Monitoring Project Terms
Last Updated September 2024
These Terms and Conditions ("Agreement") govern the Energy Management as a Service Agreement ("Service") provided by Krem.Energy (Krem Energy, LLC) ("Provider") to the business or entity ("Client") that engages in the Service. The Client and Provider are sometimes collectively referred to herein as the “Parties” and individually as a “Party”. By agreeing to the Service, the Client agrees to be bound by these Terms and Conditions.
Background
The Provider provides and installs a range of energy monitoring and management solutions which include hardware, firmware and software platforms, in addition to providing a remote Virtual Energy Management (VEM) service comprising a team of energy and data analysts who report proactively on energy consumption and conservation strategies for client companies.

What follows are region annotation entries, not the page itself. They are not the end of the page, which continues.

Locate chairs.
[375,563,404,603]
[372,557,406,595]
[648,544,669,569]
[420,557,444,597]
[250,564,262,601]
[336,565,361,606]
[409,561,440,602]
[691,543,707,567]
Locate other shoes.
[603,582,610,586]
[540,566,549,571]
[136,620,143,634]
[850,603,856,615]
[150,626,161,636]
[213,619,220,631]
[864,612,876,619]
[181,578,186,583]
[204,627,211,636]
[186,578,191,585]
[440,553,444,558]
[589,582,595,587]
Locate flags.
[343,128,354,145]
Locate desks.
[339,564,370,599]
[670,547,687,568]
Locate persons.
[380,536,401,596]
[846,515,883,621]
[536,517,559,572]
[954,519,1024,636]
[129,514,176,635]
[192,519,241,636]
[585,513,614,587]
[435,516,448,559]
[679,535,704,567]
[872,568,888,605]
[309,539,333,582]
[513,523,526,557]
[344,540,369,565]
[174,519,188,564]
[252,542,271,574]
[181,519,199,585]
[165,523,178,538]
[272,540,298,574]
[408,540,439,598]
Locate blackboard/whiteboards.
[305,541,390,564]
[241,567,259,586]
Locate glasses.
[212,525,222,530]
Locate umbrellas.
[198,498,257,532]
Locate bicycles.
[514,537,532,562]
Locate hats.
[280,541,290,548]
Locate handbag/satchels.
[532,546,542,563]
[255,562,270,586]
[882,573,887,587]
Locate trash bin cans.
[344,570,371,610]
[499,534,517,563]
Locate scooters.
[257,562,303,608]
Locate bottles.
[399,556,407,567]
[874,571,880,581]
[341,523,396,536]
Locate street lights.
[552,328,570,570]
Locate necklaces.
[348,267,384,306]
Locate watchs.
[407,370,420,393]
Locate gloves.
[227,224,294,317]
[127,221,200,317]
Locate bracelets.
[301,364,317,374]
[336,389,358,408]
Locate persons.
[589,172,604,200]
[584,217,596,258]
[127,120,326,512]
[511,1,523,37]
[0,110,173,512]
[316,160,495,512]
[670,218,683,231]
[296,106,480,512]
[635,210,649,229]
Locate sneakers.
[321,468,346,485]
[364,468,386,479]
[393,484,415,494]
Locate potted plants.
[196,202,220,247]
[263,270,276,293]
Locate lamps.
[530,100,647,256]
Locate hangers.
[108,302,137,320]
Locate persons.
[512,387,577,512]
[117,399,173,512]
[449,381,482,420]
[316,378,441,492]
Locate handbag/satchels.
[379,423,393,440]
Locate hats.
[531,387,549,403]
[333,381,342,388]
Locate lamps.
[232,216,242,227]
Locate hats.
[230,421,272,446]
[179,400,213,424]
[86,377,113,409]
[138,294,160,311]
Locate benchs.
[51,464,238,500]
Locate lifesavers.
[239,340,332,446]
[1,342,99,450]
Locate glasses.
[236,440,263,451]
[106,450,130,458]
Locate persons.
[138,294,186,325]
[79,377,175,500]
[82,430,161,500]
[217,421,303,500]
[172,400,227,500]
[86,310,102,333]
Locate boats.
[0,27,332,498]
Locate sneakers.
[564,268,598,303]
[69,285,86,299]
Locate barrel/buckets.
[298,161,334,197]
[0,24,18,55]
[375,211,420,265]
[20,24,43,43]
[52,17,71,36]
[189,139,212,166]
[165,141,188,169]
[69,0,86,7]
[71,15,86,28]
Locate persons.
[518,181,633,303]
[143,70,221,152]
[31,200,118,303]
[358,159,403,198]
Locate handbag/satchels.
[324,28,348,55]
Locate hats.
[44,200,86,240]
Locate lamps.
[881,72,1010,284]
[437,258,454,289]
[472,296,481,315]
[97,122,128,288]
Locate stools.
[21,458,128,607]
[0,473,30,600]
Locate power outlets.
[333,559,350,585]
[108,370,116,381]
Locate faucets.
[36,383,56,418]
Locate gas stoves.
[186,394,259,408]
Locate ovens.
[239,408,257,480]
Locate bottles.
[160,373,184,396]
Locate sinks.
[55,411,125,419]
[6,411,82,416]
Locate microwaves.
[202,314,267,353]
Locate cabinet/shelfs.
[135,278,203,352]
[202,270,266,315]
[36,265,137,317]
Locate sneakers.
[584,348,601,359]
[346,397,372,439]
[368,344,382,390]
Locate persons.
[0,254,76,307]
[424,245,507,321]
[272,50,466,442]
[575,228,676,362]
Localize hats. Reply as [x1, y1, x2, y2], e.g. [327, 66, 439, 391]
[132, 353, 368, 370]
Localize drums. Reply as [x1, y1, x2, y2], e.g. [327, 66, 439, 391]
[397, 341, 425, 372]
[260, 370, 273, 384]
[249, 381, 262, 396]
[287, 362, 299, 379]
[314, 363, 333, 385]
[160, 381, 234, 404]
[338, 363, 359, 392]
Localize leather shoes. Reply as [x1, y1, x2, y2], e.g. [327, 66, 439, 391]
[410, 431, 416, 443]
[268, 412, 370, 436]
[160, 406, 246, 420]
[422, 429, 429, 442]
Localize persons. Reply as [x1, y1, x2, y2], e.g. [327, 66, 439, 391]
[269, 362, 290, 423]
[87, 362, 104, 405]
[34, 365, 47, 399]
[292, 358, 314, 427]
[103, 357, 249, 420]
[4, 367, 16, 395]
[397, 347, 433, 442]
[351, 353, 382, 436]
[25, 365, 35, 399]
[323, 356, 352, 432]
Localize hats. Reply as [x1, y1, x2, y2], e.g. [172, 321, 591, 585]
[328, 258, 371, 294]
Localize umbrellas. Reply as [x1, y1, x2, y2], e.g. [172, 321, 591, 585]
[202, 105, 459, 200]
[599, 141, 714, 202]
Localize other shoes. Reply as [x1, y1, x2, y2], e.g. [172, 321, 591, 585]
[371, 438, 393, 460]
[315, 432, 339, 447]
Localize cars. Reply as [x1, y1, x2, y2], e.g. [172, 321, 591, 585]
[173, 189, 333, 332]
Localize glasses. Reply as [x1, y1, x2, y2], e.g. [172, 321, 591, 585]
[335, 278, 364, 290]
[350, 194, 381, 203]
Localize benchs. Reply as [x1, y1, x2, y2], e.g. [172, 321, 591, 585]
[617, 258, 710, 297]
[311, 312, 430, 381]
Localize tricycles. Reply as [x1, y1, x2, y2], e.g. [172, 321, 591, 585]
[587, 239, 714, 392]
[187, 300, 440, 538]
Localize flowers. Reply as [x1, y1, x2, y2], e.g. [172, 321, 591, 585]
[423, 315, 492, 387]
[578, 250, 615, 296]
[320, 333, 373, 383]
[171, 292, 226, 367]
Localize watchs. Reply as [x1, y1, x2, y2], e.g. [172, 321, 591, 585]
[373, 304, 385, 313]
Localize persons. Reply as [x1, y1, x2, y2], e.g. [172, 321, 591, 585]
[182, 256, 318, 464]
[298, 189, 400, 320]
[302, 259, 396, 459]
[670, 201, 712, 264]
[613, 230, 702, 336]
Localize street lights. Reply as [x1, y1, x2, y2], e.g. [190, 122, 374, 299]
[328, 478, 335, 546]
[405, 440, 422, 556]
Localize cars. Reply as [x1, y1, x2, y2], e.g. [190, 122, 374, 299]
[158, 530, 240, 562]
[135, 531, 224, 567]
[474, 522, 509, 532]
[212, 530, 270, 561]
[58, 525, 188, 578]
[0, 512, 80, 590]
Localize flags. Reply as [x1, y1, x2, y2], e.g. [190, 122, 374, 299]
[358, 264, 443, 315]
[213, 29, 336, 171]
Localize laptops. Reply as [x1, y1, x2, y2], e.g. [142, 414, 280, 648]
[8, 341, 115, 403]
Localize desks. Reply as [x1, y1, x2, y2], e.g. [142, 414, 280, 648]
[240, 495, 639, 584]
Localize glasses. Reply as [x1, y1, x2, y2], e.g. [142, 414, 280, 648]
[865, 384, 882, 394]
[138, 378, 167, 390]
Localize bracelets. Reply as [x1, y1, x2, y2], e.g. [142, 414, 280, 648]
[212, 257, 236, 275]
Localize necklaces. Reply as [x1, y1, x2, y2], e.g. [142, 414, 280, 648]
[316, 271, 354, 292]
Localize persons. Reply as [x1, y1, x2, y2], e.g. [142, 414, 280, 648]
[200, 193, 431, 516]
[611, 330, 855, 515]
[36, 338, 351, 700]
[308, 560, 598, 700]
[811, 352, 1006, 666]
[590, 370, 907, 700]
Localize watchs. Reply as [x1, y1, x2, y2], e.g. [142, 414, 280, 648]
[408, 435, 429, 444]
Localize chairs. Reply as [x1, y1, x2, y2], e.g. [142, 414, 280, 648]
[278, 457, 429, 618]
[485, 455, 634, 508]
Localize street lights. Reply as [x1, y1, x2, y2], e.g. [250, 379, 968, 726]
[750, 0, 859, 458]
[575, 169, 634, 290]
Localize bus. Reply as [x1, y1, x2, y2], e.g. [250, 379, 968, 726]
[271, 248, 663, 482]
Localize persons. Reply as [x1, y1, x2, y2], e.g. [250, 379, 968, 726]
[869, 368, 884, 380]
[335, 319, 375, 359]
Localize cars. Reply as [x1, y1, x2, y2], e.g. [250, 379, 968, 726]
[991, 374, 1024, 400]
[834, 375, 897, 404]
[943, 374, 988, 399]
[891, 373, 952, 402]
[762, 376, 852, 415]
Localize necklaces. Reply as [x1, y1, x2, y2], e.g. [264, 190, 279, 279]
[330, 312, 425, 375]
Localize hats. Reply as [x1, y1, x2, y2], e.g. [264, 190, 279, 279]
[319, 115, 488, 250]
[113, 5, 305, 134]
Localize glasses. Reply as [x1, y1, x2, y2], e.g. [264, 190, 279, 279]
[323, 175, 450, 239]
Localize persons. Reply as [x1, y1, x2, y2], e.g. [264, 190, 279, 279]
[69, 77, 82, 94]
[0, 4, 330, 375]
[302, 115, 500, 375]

Prior to signing an initial ‘EMaaS’ Agreement, Krem.Energy has conducted an Energy Efficiency Gap Analysis Survey for the Client and prepared a Gap Analysis Report (GAR) for the facility to indicate causes and shortfalls in the current energy management strategy. This included a lack of effective monitoring and targeting, resulting in substantial energy leaks and inefficiencies that it would be valuable to address.
Service Description
1. The Client has requested that the Provider undertake the following services, as laid out in the Proposal document specifically referenced within the EMaaS agreement, as part of a phased project to assist them with making informed decisions around their energy management strategy:
Phase 1 - Survey & Solution Design
Triggered on signing of an EMaaS Agreement.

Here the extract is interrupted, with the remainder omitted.